Converting 430.000 images from JPG2000 to JPEG

This year, the Ghent University Library is migrating to a new library services platform. This project includes the migration of some 430.000 images from our digitized heritage collections to this new system. These images are stored in a bespoke image library solution that was used to publish these images via the IIIF framework via the online catalog. Moving them to the new platform allows us to present them via the new catalog.

The images are derivative copies generated from archival copies which are separately preserved in the library’s digital archive. When the derivatives were created, the JPEG2000 format was used because this image format supports image tiling which improves the experience when viewing a large files via a IIIF viewer. However, the new system imposes constraints regarding storage usage. A reduction of the volume data turned into an important milestone. We opted to convert the files from JPEG2000 to JPEG. This was an exercise that I was tasked to complete.

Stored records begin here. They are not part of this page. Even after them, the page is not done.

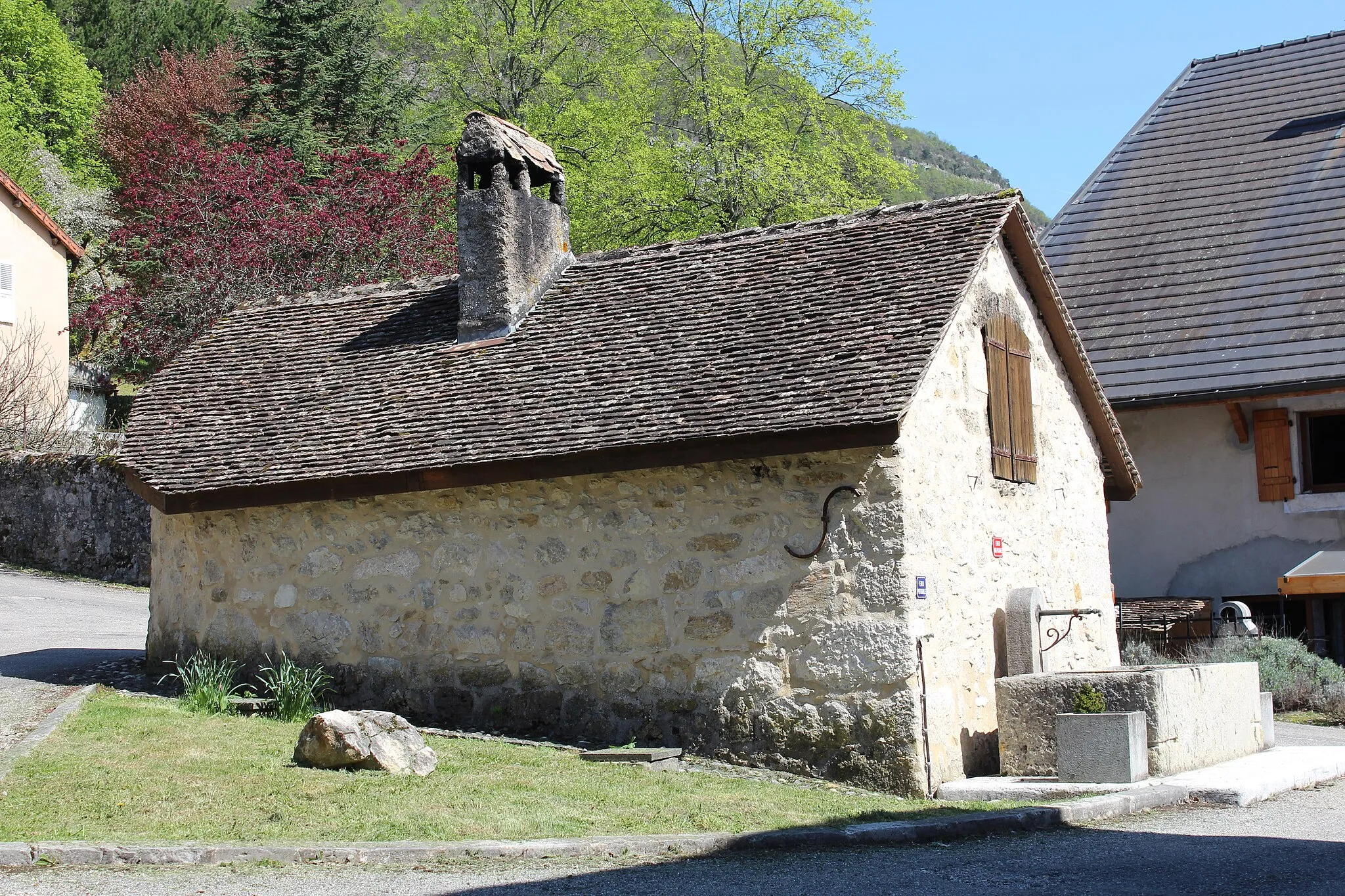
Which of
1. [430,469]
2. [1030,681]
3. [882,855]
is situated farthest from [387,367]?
[882,855]

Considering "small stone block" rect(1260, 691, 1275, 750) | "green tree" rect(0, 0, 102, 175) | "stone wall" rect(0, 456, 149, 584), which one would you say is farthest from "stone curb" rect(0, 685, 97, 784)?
"green tree" rect(0, 0, 102, 175)

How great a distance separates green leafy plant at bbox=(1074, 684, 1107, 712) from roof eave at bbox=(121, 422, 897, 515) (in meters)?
2.21

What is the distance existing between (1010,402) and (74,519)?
50.8 feet

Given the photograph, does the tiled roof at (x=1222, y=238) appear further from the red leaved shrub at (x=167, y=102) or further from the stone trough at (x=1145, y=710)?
the red leaved shrub at (x=167, y=102)

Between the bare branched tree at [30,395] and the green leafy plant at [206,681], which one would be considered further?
the bare branched tree at [30,395]

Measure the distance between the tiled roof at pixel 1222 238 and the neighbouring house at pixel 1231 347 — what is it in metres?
0.03

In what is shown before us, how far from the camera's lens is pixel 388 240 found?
26312 millimetres

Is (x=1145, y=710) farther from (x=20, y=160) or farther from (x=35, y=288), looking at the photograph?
(x=20, y=160)

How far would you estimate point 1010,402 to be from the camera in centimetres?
1141

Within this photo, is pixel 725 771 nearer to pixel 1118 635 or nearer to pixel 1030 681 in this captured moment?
pixel 1030 681

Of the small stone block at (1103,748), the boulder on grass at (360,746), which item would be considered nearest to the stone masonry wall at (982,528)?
the small stone block at (1103,748)

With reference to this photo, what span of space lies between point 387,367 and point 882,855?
7555 millimetres

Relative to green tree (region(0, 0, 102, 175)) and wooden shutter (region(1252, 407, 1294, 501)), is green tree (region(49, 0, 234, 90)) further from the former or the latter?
wooden shutter (region(1252, 407, 1294, 501))

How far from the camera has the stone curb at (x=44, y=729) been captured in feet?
27.7
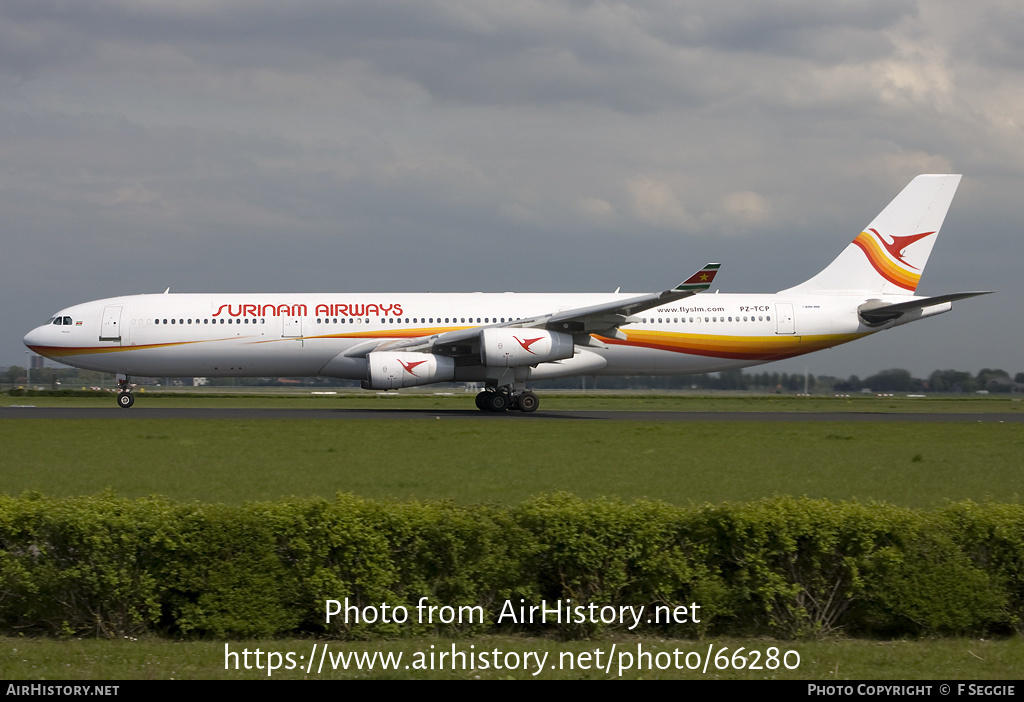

Diving into this challenge, I identified these concerns:

  • Perform the conversion reliably within a reasonable time frame. Days, rather than weeks.
  • Avoid a reduction of fidelity / image quality as much as possible.
  • Store the converted output safely before uploading to the new system in a separate step.

In this blogpost, I describe how I tackled each of these concerns and share some of the lessons I learned along the way.

Reliablity

As I was given ample time to complete this challenge, I wasn’t searching for the fastest solution. Ensuring that all images would be touched and processed with a reliable outcome took a higher priority. So, I worked towards a solution that offered a good degree of robustness and kept things simple enough to set up and manage.

Taking a closer look at the challenge, processing an individual image could be broken apart in four distinct steps:

  • Read a file from an NFS share mounted as a directory in read-only mode.
  • Convert the image from the JPEG2000 to JPG format.
  • Save as a temporary file at a scratch location on a local disk.
  • Upload the file to an S3 bucket at a local S3 store within our infrastructure.

This is actually a deterministic algorithm. Running these steps multiple times with the same input always yields the same output. Concurrency and parallelism would allow me to run multiple conversions at the same time, reducing the time required to process the entire set of images.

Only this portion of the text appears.